文書
"""

2010年03月04日 11時34分03秒 | 丹沢の山旅
                    <湧き上がる雲:堀山の尾根>

       春たけなわの丹沢:霧と泥んこの塔ノ岳(今年9回目)
              (単独山行)
           2010年3月3日(水)

■さあ,気晴らしに山へ行くぞ
 毎回愚痴で始まるのは宜しくないが,このところ,余りよい天気に恵まれなくて残念である.明日からの予報を見ると,この先,1週間ほどは芳しい天気の日はなさそうである.もし,塔ノ岳に登るとすれば,今日を置いて,天気が良い日は当分なさそうである.
 実のところ,ここ数週間,私はある講習会を受講していた.それも講習会の内容を勘違いしていた私は,親切に面倒を見てくれた講師の方々には大変感謝しているが,講義当初から,内容は自分には全く興味のない世界のことばかりだったので,内心イライラがつのるばかりであった.
 「こんなはずじゃなかった・・・なんでこんなことを覚え込んでいるんだろう・・」
結果的には疲労困憊,テスト結果も不出来であった.私は,心の中で,
 「こんな世界には二度と足を踏み込まないぞ・・」
と思っている・・・が,時間が経過すると,また,気分が変わるかもしれない.そこが,私の長所でも欠点でもある.

"""

小問
塔ノ岳の山行記を、最後の文の後から書き継ぐこと。

記録原文
"""

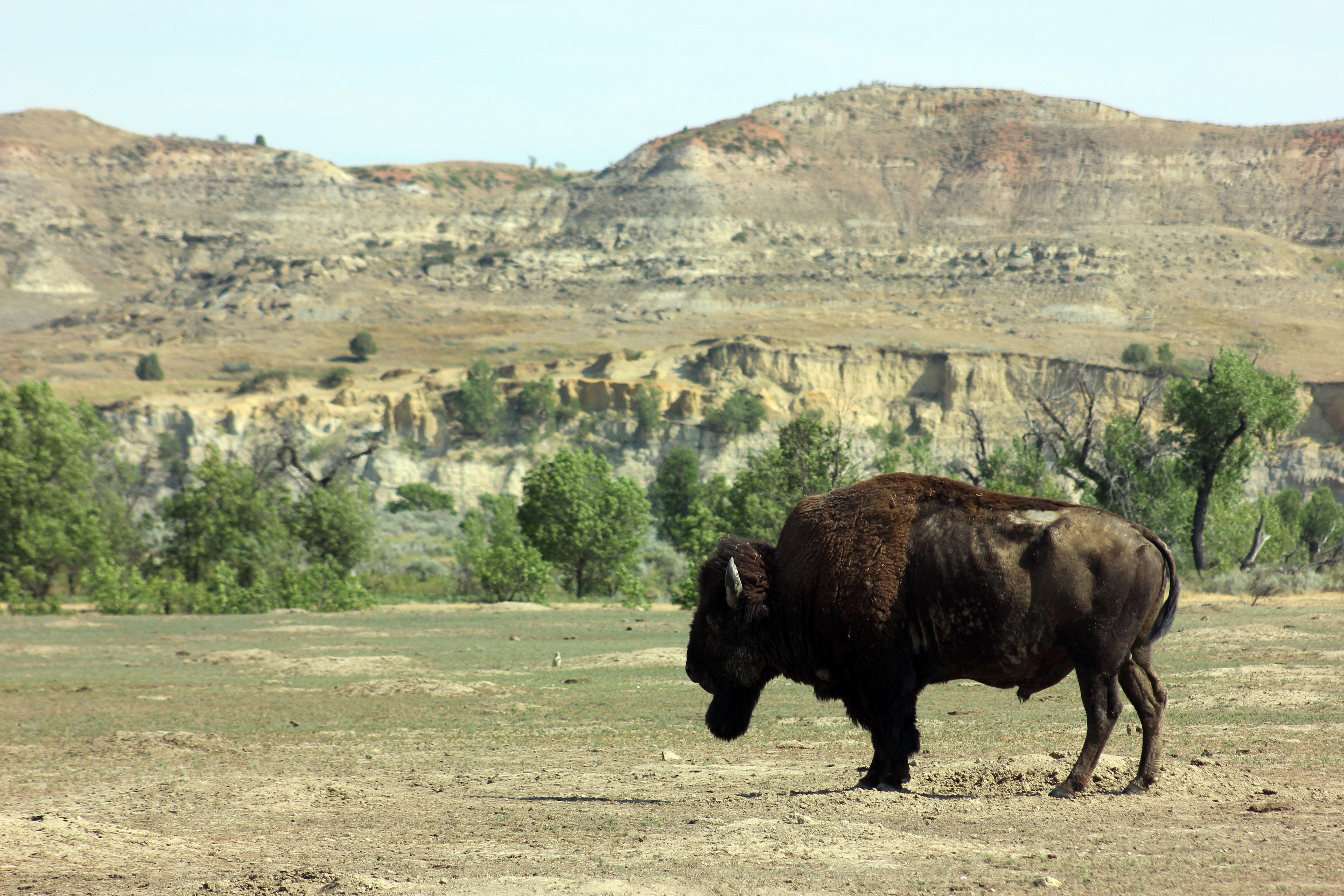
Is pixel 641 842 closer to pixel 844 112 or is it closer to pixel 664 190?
pixel 664 190

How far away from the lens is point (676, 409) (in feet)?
305

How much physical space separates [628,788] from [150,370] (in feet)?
332

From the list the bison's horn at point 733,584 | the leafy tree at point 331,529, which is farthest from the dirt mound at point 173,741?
the leafy tree at point 331,529

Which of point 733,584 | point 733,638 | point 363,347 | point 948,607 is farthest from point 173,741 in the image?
point 363,347

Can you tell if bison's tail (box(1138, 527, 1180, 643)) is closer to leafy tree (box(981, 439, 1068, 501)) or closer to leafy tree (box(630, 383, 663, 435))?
leafy tree (box(981, 439, 1068, 501))

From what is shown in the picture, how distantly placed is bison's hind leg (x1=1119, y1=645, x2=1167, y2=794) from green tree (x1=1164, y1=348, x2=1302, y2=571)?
35.0 m

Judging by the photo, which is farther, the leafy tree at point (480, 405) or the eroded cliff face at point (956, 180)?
the eroded cliff face at point (956, 180)

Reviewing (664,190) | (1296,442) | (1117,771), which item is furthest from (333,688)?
(664,190)

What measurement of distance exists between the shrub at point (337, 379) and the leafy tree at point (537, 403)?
54.7ft

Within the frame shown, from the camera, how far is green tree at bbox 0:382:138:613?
41750 mm

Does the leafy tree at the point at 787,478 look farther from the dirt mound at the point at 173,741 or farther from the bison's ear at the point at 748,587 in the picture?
the bison's ear at the point at 748,587

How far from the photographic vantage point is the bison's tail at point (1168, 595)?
29.1ft

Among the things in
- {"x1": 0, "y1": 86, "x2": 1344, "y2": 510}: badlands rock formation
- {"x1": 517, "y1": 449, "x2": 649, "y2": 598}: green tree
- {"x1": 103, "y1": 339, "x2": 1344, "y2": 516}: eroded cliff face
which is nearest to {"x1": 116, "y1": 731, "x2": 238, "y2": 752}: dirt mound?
{"x1": 517, "y1": 449, "x2": 649, "y2": 598}: green tree

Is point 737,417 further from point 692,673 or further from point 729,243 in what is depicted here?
point 692,673
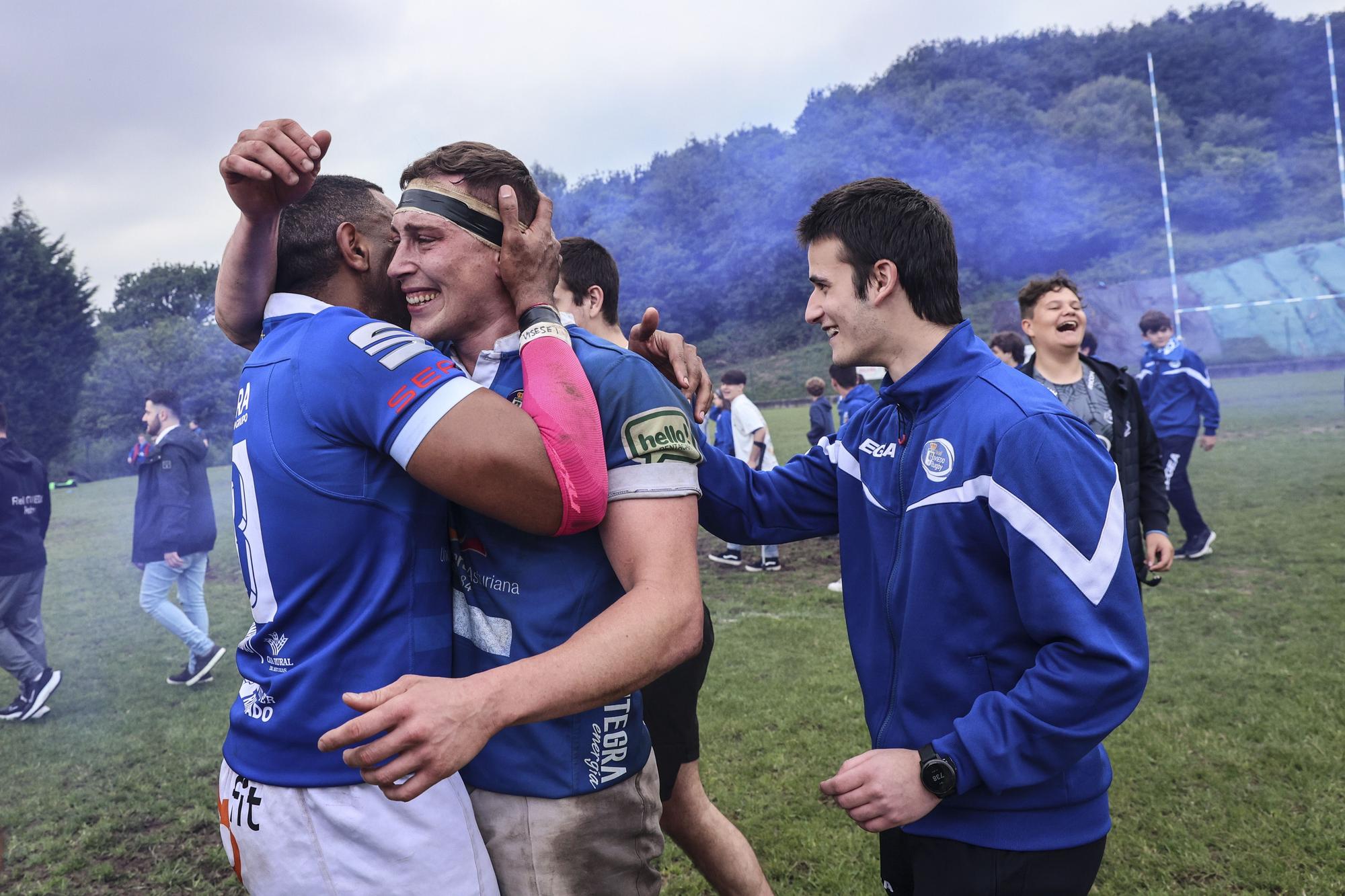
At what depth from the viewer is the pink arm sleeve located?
173cm

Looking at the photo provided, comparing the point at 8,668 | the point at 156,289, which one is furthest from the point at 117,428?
the point at 8,668

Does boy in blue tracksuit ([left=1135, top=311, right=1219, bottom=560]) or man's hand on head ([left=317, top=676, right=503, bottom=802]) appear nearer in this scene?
man's hand on head ([left=317, top=676, right=503, bottom=802])

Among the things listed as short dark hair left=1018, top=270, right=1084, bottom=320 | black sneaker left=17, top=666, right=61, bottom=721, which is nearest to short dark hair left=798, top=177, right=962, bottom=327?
short dark hair left=1018, top=270, right=1084, bottom=320

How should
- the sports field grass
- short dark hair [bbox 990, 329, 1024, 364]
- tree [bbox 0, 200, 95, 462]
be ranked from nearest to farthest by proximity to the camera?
the sports field grass
short dark hair [bbox 990, 329, 1024, 364]
tree [bbox 0, 200, 95, 462]

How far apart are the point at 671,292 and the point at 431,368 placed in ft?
116

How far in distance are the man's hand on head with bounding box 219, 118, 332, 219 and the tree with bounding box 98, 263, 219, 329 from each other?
1122 inches

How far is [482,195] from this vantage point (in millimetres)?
2195

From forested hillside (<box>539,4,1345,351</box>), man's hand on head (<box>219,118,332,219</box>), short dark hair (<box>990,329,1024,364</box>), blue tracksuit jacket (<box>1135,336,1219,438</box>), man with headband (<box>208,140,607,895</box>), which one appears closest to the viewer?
man with headband (<box>208,140,607,895</box>)

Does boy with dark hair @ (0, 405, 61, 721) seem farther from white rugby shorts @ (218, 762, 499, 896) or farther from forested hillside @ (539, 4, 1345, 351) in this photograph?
forested hillside @ (539, 4, 1345, 351)

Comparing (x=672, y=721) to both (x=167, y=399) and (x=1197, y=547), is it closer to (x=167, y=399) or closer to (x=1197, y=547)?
(x=167, y=399)

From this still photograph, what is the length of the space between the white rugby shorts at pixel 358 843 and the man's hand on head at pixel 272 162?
1.26 meters

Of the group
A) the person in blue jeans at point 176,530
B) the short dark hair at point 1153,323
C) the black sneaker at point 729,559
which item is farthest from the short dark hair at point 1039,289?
the person in blue jeans at point 176,530

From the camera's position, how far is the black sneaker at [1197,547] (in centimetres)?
977

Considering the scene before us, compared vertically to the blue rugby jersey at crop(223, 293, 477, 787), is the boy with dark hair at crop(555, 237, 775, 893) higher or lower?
lower
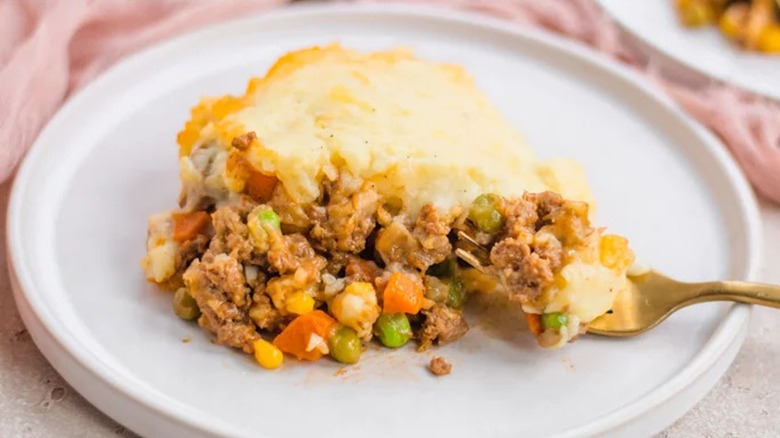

"""

解答
 さあ,山へ行くぞ! 私は,胸の中に込み上げてくる嬉しさを押さえ込むようにして.大船5 時44分発東海道本線小田原行に乗車する.
 天気予報では,今日は朝7時頃までは曇.一旦,晴れ間も出るがまた曇,午後から晴ということである.
 「雨さえ降らなければ,結構,結構!・・」
 私は数日ぶりの塔ノ岳詣でが嬉しくて仕方がない.

<霧の登山道>

■霧深い登山道
 渋沢発大倉行1番バスには,10名ばかりの登山客が乗車している.韋駄天のTさん,三角ひげのTさん他,韋駄天組は勢揃いしている.これらの方々は2時間前後で,塔ノ岳山頂まで登ってしまう.私から見たら雲の上の存在である.
 辺り一面には濃い霧が立ちこめている.バスの中から,辺りの風景を見ていると,登山途中で雨に降られるのではないかと心配になってくる.
 7時少し前にバスは大倉に到着する.韋駄天組の皆さんは,競い合うように,すぐに歩き出す.例によって,私は何となくモタモタ.どうやら今日の気温は高そうである.私は,前回と同じようにクイックドライの半袖シャツの上に,薄手のポリエステル製の長袖シャツを着ただけの薄着になる.ジッとしていると少し寒いが,歩き出せばこれで十分だと判断する.
 そして,私としては精一杯の早さで,7時04分に大倉を歩き出す.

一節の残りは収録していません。